Desk Editor's Note private letter to a colleague

The paper defines a universal DA schema, aligns several existing task-oriented datasets to it, and reports F1 scores of 54.1% unsupervised and 57.7% semi-supervised when tagging human-human dialogues.

read the letter

The core advance is the universal schema plus the manual and automated alignment steps that let them pool labeled data from prior corpora and apply the resulting tagger to human-human turns. They show a concrete gain from adding a small amount of target-domain data and quantify the annotation savings. That is useful inside the subfield because schema differences have been a recurring headache when people try to combine DSTC-style and MultiWOZ-style annotations. The experiments are straightforward and the numbers are presented without obvious circularity. The semi-supervised result is framed against the cost of manual labels, which is a practical way to think about it. The main weakness is that the abstract gives no evidence on alignment quality—no agreement figures, no held-out accuracy on the mapping step, no error analysis of which acts get collapsed or mis-mapped. If the alignments introduce systematic noise, especially on system versus user turns or domain-specific intents, the downstream F1 numbers become hard to interpret. The paper would need to show that the universal labels are stable before the headline claims can be taken at face value. This is the kind of work that belongs in a dialogue or conversational AI venue. Readers who actually build taggers or need to label new human-human logs will get the most out of it; the rest of us can skim the alignment details. It is worth sending to referees because the problem is real, the setup is reproducible in principle, and the gap they identify is worth closing even if the current validation is thin.

Referee Report

1 major / 1 minor

Summary. The paper proposes a Universal Dialogue Act (DA) schema for task-oriented dialogues, aligns multiple existing annotated human-machine dialogue datasets to this schema via manual and automated methods, trains a Universal DA Tagger (U-DAT), and evaluates it on a target corpus of human-human dialogues. It reports an unsupervised F1 of 54.1% on system turns that rises to 57.7% in a semi-supervised setting, claiming this performance would otherwise require at least 1.7K manual annotations.

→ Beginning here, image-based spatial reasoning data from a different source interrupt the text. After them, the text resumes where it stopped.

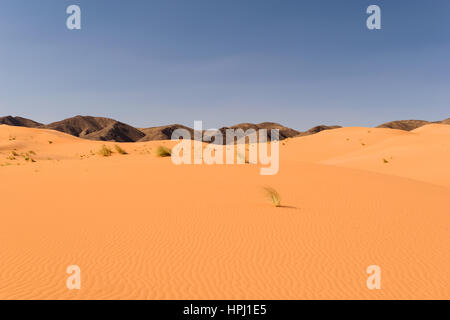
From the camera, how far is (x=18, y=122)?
343 feet

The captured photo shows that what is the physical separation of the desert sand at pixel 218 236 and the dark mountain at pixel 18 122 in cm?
10424

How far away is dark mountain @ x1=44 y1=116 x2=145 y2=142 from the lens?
89344mm

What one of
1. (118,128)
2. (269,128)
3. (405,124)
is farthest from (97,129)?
(405,124)

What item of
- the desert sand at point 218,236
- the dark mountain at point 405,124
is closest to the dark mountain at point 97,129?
the dark mountain at point 405,124

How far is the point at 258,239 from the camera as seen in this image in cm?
643

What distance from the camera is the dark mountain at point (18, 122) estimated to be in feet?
331

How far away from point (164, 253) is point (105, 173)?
920 centimetres

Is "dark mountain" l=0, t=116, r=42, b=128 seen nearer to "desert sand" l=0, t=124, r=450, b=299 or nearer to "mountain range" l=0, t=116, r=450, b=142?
"mountain range" l=0, t=116, r=450, b=142

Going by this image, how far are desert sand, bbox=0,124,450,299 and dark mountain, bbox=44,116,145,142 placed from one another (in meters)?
79.3

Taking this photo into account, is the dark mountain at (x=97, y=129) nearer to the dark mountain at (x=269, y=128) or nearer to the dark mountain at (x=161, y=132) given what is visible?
the dark mountain at (x=161, y=132)

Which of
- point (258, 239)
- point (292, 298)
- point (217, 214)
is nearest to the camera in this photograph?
point (292, 298)

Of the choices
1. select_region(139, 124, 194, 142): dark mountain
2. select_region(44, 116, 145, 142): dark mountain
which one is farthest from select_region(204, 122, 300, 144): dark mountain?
select_region(44, 116, 145, 142): dark mountain

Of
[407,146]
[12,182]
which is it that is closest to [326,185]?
[12,182]
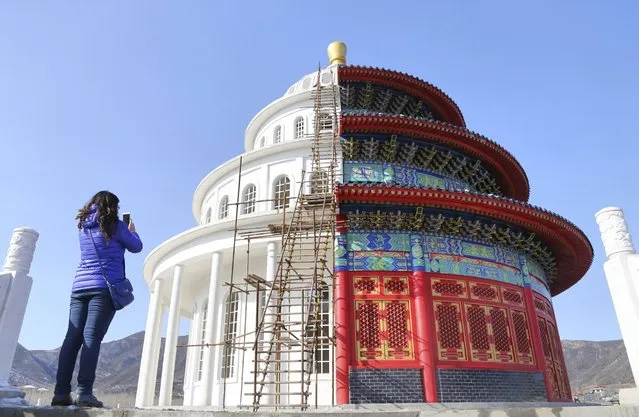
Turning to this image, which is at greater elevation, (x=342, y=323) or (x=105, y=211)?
(x=342, y=323)

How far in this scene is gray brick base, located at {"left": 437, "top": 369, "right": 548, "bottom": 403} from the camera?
481 inches

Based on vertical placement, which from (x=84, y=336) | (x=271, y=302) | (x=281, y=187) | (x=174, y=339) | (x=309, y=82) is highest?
(x=309, y=82)

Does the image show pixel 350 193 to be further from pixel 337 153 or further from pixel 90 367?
pixel 90 367

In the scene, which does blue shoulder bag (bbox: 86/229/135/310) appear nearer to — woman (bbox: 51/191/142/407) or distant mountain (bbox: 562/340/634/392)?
woman (bbox: 51/191/142/407)

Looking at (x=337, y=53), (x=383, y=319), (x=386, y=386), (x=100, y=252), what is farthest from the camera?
(x=337, y=53)

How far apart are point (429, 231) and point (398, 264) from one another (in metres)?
1.53

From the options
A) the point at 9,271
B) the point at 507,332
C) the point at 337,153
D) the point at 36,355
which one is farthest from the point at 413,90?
the point at 36,355

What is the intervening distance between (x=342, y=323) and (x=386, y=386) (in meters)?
1.97

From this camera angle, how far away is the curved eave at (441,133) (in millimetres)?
16312

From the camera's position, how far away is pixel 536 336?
14344mm

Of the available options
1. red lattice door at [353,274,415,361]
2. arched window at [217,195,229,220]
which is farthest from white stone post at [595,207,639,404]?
arched window at [217,195,229,220]

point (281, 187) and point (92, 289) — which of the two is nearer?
point (92, 289)

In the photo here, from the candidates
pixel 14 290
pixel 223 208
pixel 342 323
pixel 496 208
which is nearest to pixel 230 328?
pixel 342 323

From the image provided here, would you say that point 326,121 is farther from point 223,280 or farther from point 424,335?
point 424,335
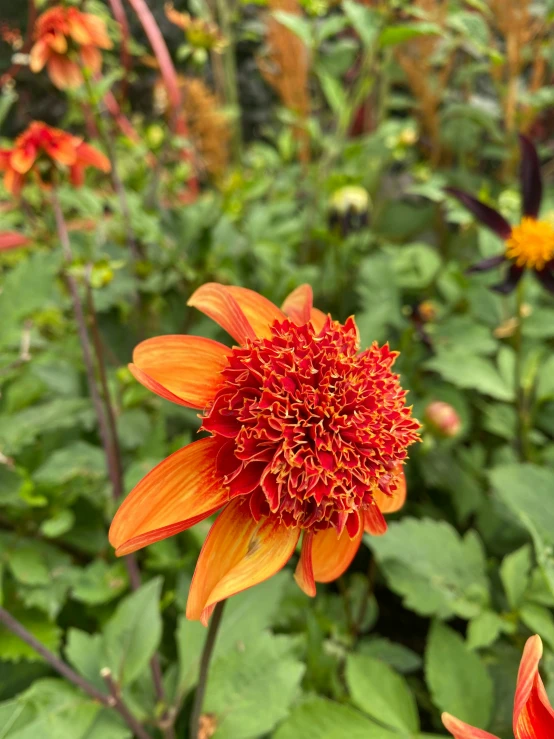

Significance. If the alignment step produces labels free of substantial noise, the work would demonstrate a practical route to bootstrap DA taggers for human-human data from cheaper existing human-machine corpora, directly addressing the annotation bottleneck for task-oriented dialogue systems.

major comments (1)

[Alignment methods section] The section describing the manual and automated schema alignment provides no validation metrics (inter-annotator agreement, held-out accuracy against gold universal labels, or error analysis of collapsed acts). Because the headline unsupervised (54.1%) and semi-supervised (57.7%) F1 scores on the human-human target corpus are obtained by training on the aligned labels, the absence of any quality check on the alignment is load-bearing for the central claim.

minor comments (1)

[Abstract and Experiments] The abstract states headline F1 numbers without reference to model architecture, validation splits, or confidence intervals; these details should appear in the main experimental section for reproducibility.

Simulated Author's Rebuttal

1 responses · 0 unresolved

We thank the referee for the constructive feedback. We address the single major comment below.

read point-by-point responses

Referee: [Alignment methods section] The section describing the manual and automated schema alignment provides no validation metrics (inter-annotator agreement, held-out accuracy against gold universal labels, or error analysis of collapsed acts). Because the headline unsupervised (54.1%) and semi-supervised (57.7%) F1 scores on the human-human target corpus are obtained by training on the aligned labels, the absence of any quality check on the alignment is load-bearing for the central claim.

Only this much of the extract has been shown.